City's seniors lining up for tax rebates


Staff writer

Federal Way’s seniors have already begun submitting their applications and supporting documentation to get a share of a new senior tax rebate program offered through the city.

While the rebate amount isn’t a lot, it’s getting good reviews as a nice break for seniors on a tight budget.

So far, 85 seniors have requested applications for the program, and 15 have submitted all the paperwork necessary to process their rebates.

City management analyst Jason Suzaka said many of the seniors who’ve inquired have offered positive feedback.

“Every little bit helps,” he said. “They’re not expecting to get a windfall of money, but it helps.”
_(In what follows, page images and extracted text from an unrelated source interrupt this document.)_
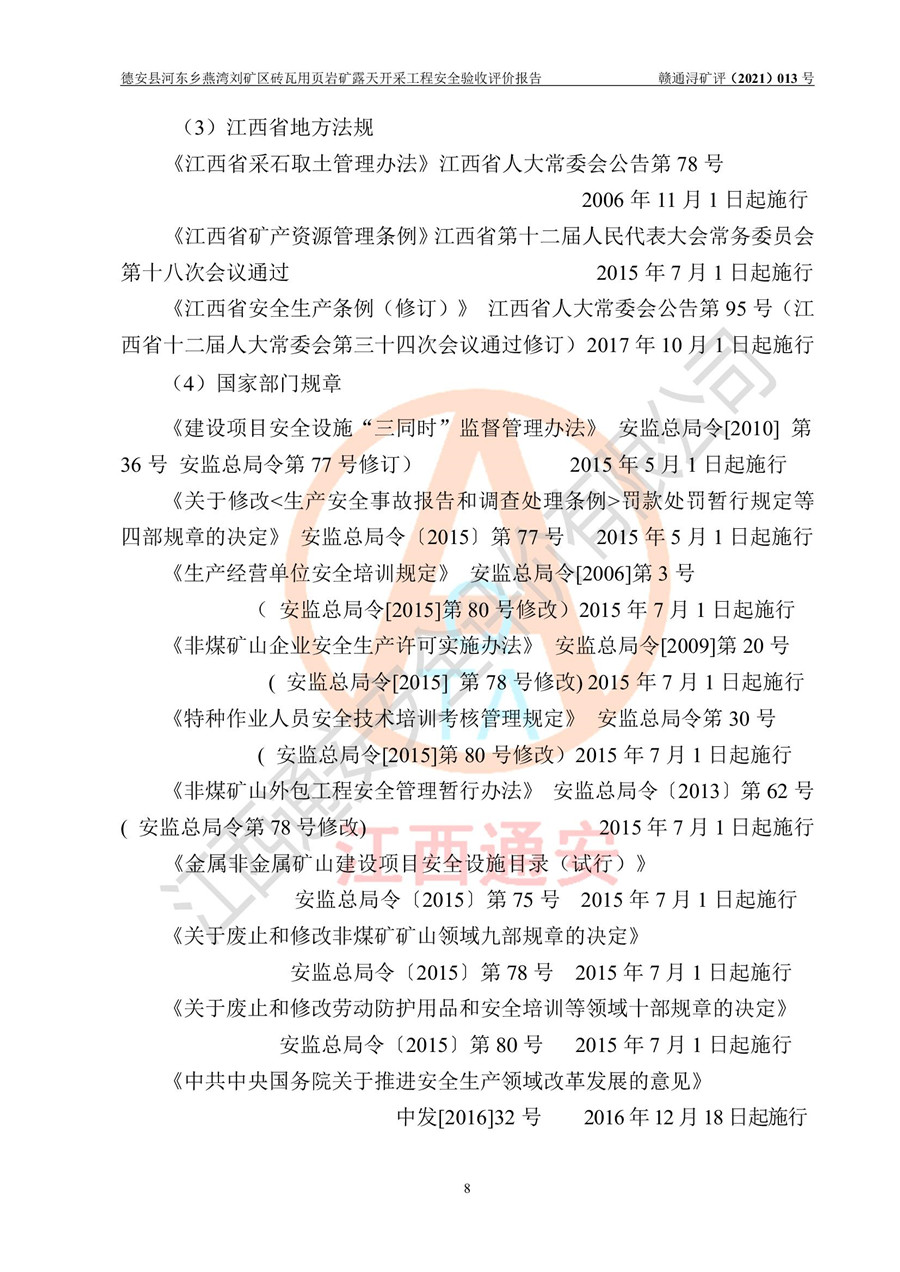 德安县河东乡燕湾刘矿区砖瓦用页岩矿露天开采工程安全验收评价报告　　赣通浔矿评（2021）013 号

（3）江西省地方法规

《江西省采石取土管理办法》江西省人大常委会公告第 78 号

2006 年 11 月 1 日起施行

《江西省矿产资源管理条例》江西省第十二届人民代表大会常务委员会第十八次会议通过　　2015 年 7 月 1 日起施行

《江西省安全生产条例（修订）》 江西省人大常委会公告第 95 号（江西省十二届人大常委会第三十四次会议通过修订）2017 年 10 月 1 日起施行

（4）国家部门规章

《建设项目安全设施“三同时”监督管理办法》 安监总局令[2010] 第 36 号 安监总局令第 77 号修订）　　2015 年 5 月 1 日起施行

《关于修改<生产安全事故报告和调查处理条例>罚款处罚暂行规定等四部规章的决定》 安监总局令〔2015〕第 77 号　2015 年 5 月 1 日起施行

《生产经营单位安全培训规定》 安监总局令[2006]第 3 号

（ 安监总局令[2015]第 80 号修改）2015 年 7 月 1 日起施行

《非煤矿山企业安全生产许可实施办法》 安监总局令[2009]第 20 号

( 安监总局令[2015] 第 78 号修改) 2015 年 7 月 1 日起施行

《特种作业人员安全技术培训考核管理规定》 安监总局令第 30 号

( 安监总局令[2015]第 80 号修改）2015 年 7 月 1 日起施行

《非煤矿山外包工程安全管理暂行办法》 安监总局令〔2013〕第 62 号 ( 安监总局令第 78 号修改)　　2015 年 7 月 1 日起施行

《金属非金属矿山建设项目安全设施目录（试行）》

安监总局令〔2015〕第 75 号　2015 年 7 月 1 日起施行

《关于废止和修改非煤矿矿山领域九部规章的决定》

安监总局令〔2015〕第 78 号　2015 年 7 月 1 日起施行

《关于废止和修改劳动防护用品和安全培训等领域十部规章的决定》

安监总局令〔2015〕第 80 号　2015 年 7 月 1 日起施行

《中共中央国务院关于推进安全生产领域改革发展的意见》

中发[2016]32 号　2016 年 12 月 18 日起施行

江西通安

8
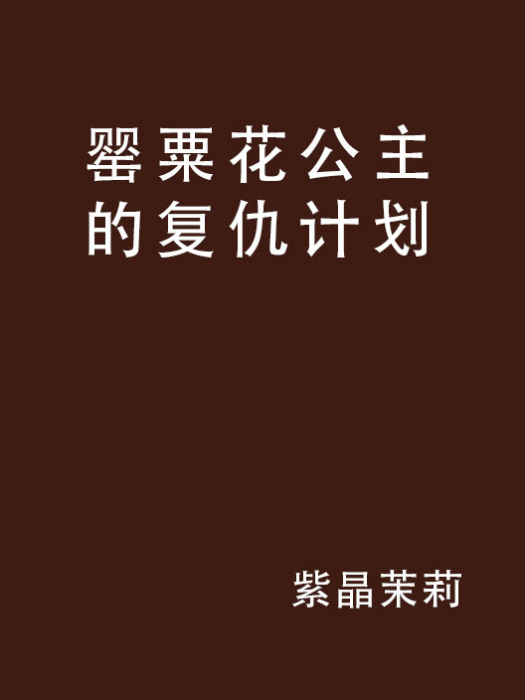 罂粟花公主的复仇计划

紫晶茉莉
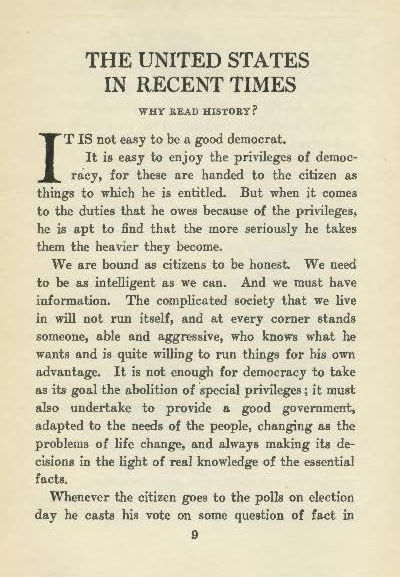 THE UNITED STATES
IN RECENT TIMES

WHY READ HISTORY?

IT IS not easy to be a good democrat.

It is easy to enjoy the privileges of democracy, for these are handed to the citizen as things to which he is entitled. But when it comes to the duties that he owes because of the privileges, he is apt to find that the more seriously he takes them the heavier they become.

We are bound as citizens to be honest. We need to be as intelligent as we can. And we must have information. The complicated society that we live in will not run itself, and at every corner stands someone, able and aggressive, who knows what he wants and is quite willing to run things for his own advantage. It is not enough for democracy to take as its goal the abolition of special privileges; it must also undertake to provide a good government, adapted to the needs of the people, changing as the problems of life change, and always making its decisions in the light of real knowledge of the essential facts.

Whenever the citizen goes to the polls on election day he casts his vote on some question of fact in

9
The City Council approved the rebate in early 2003 after they agreed to increase the utility tax to the state-allowed 6 percent maximum. The city is rebating the whole 6 percent to qualifying seniors.

Those wanting the rebate must:

• Live within city limits.

• Be at least 65 years old.

• Meet the federal definition of low-income.

• And be the person responsible for paying the utility bills — meaning the service is in their name and that person pays the bill out of his or her own resources.

Utilities for which Federal Way residents pay taxes include electricity, natural gas, cable television, cellular phones, regular phones and garbage.

Interested seniors have until April 30 to submit the required documentation for the 2003 rebate program.

Seniors who didn’t save their bank statements last year need not despair: Customers can call the utility companies to request their 2003 statements.

Once city officials receive the required documents, they’ll go through the statements and figure out the portion of utility tax paid over the course of 2003.

Suzaka said the average rebate so far has been about $60, though the amount varies depending on what utilities individuals use. Not everyone has cable TV and cellular phones, for example, and some apartment complexes pay for garbage service.

The rebate checks will be mailed to the applicants once the city has finished processing the paperwork. Suzaka said it will take about a month, “but we try to get them turned around pretty quick.”